(EXERCISE PROMPT): Update the rows below by replacing every occurrence of "brick chimney" with "chimney stack", keeping all other text unchanged.

(DATASET ROWS):
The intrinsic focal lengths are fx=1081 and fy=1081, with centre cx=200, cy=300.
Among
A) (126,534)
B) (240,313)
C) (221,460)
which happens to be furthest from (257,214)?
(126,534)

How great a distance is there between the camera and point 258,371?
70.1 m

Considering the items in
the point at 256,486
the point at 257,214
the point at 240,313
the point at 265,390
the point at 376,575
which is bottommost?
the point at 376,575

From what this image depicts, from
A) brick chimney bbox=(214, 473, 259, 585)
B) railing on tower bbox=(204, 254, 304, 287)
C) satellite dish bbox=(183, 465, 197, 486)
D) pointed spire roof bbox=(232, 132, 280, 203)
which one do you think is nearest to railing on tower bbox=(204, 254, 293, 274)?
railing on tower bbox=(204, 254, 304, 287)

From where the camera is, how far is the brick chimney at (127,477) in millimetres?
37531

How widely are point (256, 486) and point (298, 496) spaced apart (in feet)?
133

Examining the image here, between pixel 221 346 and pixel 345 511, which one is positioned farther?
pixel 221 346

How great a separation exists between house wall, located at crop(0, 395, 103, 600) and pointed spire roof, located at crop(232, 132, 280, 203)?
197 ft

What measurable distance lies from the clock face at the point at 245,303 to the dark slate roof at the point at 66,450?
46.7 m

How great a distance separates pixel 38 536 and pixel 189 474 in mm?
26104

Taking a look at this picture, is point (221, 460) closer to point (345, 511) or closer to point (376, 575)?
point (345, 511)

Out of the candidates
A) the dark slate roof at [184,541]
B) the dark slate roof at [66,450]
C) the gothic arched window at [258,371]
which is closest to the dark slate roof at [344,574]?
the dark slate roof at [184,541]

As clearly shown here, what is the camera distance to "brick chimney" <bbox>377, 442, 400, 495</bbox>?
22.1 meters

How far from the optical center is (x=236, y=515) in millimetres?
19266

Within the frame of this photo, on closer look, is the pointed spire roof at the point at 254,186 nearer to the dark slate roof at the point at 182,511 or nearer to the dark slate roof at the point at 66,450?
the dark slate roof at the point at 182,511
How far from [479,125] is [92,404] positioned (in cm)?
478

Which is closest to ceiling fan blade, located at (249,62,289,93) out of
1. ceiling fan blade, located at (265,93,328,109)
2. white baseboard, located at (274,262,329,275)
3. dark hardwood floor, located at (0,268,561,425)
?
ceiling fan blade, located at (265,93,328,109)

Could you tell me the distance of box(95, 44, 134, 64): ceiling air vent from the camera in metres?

(ANSWER FOR THE TASK):
The intrinsic focal lengths are fx=1081 and fy=1081, with centre cx=200, cy=300.
Among
A) (126,534)
B) (240,313)
C) (221,460)
which happens to be furthest from (257,214)?
(126,534)

How great a distance is there between the camera and point 258,371?
70.1 m

Considering the items in
the point at 256,486
the point at 257,214
the point at 240,313
the point at 265,390
the point at 376,575
which is bottommost?
the point at 376,575

From what this image depicts, from
A) chimney stack bbox=(214, 473, 259, 585)
B) railing on tower bbox=(204, 254, 304, 287)
C) satellite dish bbox=(183, 465, 197, 486)
D) pointed spire roof bbox=(232, 132, 280, 203)
which one do you think is nearest to railing on tower bbox=(204, 254, 293, 274)?
railing on tower bbox=(204, 254, 304, 287)

From where the camera is, how far is the chimney stack at (127,477) in millimetres?
37531

How widely are point (256, 486) and point (298, 496) spaced apart (in feet)?
133

Examining the image here, between pixel 221 346 and pixel 345 511, which one is positioned farther?
pixel 221 346

How great a separation exists between house wall, located at crop(0, 395, 103, 600) and pointed spire roof, located at crop(232, 132, 280, 203)?
197 ft

What measurable distance lies from the clock face at the point at 245,303 to the dark slate roof at the point at 66,450?
46.7 m

How great a distance separates pixel 38 536 and pixel 189 474 in mm?
26104

Taking a look at this picture, is point (221, 460) closer to point (345, 511) or closer to point (376, 575)?
point (345, 511)

Out of the candidates
A) the dark slate roof at [184,541]
B) the dark slate roof at [66,450]
C) the gothic arched window at [258,371]
which is closest to the dark slate roof at [344,574]?
the dark slate roof at [184,541]

As clearly shown here, what is the camera distance to "chimney stack" <bbox>377, 442, 400, 495</bbox>?
22.1 meters

How far from the optical center is (x=236, y=515) in millimetres?
19266

Within the frame of this photo, on closer look, is the pointed spire roof at the point at 254,186 nearer to the dark slate roof at the point at 182,511 or nearer to the dark slate roof at the point at 66,450?
the dark slate roof at the point at 182,511
How far from [479,125] is [92,404] positioned (in cm)?
478

Which is closest to ceiling fan blade, located at (249,62,289,93) out of
1. ceiling fan blade, located at (265,93,328,109)
2. white baseboard, located at (274,262,329,275)
3. dark hardwood floor, located at (0,268,561,425)
?
ceiling fan blade, located at (265,93,328,109)

Could you tell me the distance of box(95, 44, 134, 64): ceiling air vent from the camera in metres?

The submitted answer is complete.